DINHEIRO – O sr. disse que reduziu custos, a inadimplência caiu e o crédito melhorou. De que forma isso foi feito?

LAZARI – Compramos o HSBC a algum tempo atrás e fizemos um trabalho de sinergia muito importante. Todas as áreas fizeram a lição de casa para a redução de custos. Agora, precisamos caminhar para a busca de resultados buscando sinergia de receitas.

DINHEIRO – Mas essa redução de custos passa pelo fechamento de agências e pelo desligamento de profissionais?

LAZARI – Passa, não tenha dúvida nenhuma. No ano passado, fechamos 500 agências. Mas não foi um fechamento que fez o banco sair de uma determinada praça. Normalmente, fechamos e abrimos um posto de atendimento avançado. Neste ano, devemos fechar ou mudar cerca de 200 agências. No ano passado foi mais forte porque fizemos o ajuste com o HSBC. Tínhamos agências sobrepostas, com paredes grudadas.

DINHEIRO – O sr. disse que a inadimplência melhorou. De que forma?

LAZARI – O banco vem fazendo um grande trabalho de análise de crédito. O cadastro positivo vai entrar em breve e vai ajudar muito na avaliação de crédito. Com várias ações tomadas ao longo do tempo e, sobretudo, com análise de modelos creditícios mais parrudos, conseguimos fazer a inadimplência cair. Mas isso tudo não funciona se não tiver mais emprego, melhores salários…

DINHEIRO – O banco passou a emprestar mais para a pessoa física e diminuiu o crédito para a pessoa jurídica.

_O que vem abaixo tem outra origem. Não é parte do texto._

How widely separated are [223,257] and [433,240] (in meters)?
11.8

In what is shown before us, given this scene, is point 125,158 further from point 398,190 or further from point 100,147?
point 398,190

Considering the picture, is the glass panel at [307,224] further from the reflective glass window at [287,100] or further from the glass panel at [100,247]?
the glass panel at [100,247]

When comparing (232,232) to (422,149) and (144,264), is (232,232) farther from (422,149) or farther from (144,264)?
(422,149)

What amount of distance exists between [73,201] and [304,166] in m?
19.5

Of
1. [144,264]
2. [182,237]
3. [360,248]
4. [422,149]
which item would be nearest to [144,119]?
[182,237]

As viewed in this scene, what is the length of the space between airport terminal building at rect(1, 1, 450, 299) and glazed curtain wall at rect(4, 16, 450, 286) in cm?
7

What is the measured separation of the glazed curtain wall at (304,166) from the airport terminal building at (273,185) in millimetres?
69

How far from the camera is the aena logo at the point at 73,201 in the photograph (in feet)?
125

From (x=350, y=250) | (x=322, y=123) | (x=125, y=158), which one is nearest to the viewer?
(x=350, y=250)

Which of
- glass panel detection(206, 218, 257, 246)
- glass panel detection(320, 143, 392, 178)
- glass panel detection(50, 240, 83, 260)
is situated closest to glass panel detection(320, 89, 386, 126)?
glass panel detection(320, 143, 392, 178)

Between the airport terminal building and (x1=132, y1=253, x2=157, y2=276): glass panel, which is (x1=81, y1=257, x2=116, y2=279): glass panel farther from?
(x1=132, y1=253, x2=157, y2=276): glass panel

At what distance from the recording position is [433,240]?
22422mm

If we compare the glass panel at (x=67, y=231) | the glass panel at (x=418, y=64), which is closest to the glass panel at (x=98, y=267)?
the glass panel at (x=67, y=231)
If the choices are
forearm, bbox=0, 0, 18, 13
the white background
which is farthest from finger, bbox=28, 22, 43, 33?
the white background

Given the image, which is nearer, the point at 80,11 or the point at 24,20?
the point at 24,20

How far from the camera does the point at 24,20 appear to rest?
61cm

Por quê?

LAZARI – Esse é um movimento típico do que acontece numa economia como a que estamos vivendo no Brasil. As grandes empresas, que buscam mais recursos para aumentar a capacidade de produção, estão buscando capital de giro para repor seus estoques. E as empresas estão fazendo IPOs para buscar recursos que vêm de acionistas em vez de tomar recursos nas linhas naturais de crédito dos bancos. O BNDES, por exemplo, chegou a financiar cerca de R$ 200 bilhões por ano e hoje está desembolsando R$ 70 bilhões, R$ 80 bilhões. Houve uma retração de investimentos no Brasil. Temos de reconhecer, nos últimos cinco anos, passamos a pior crise que o Brasil pode ter vivido. Foi muito pior do que em 2008. Então, isso bate no empresário, ele fica mais preocupado.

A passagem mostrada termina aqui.